Breathing fresh life into one of the city’s most ambitious cultural projects and making history as the largest gift on record toward the construction of an American museum, David Geffen has pledged $150 million to a new building for the Los Angeles County Museum of Art.
Geffen’s pledge raises LACMA’s fundraising total to $450 million of the $650 million needed to break ground on a modernist Peter Zumthor building, arguably the most anticipated new piece of architecture in L.A. since Frank Gehry’s Walt Disney Concert Hall opened in 2003.
The Zumthor building, to be named the David Geffen Galleries, has evolved from a black, amorphous design reminiscent of the nearby La Brea Tar Pits into a more muscular, sand-colored concrete structure that bridges Wilshire Boulevard. Beyond giving LACMA the kind of architectural presence that has become the norm for world-class art museums, the Zumthor project would further cement L.A.’s rising status as a cultural capital of international import.
The new LACMA structure will replace three original William Pereira buildings, completed in 1965 and often criticized for being too inaccessible, as well as a 1986 addition by Hardy Holzman Pfeiffer Associates.

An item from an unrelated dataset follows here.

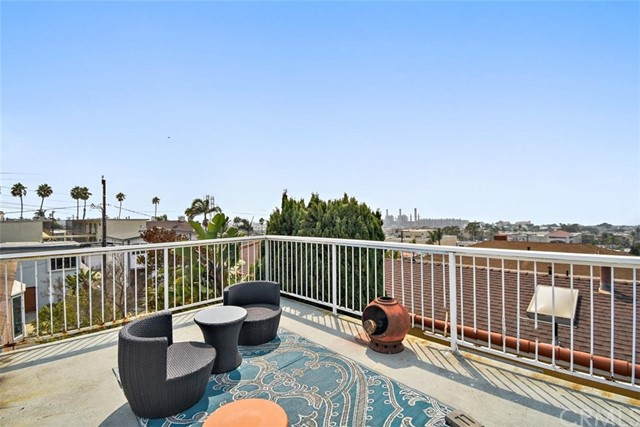 959 2nd Street, Hermosa Beach, California 90254, 5 Bedrooms Bedrooms, ,2 BathroomsBathrooms,For Sale,2nd,SB20190726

Govan campaigned for the new construction, in part, by saying those buildings would soon need more than $300 million in upgrades and restoration if they were to remain standing.
LACMA’s groundbreaking, originally planned for 2018, is now scheduled for 2019, with completion slated for 2023 — around when the city aims to complete the Metro Purple Line light-rail extension along Wilshire Boulevard, with a stop across the street from the museum.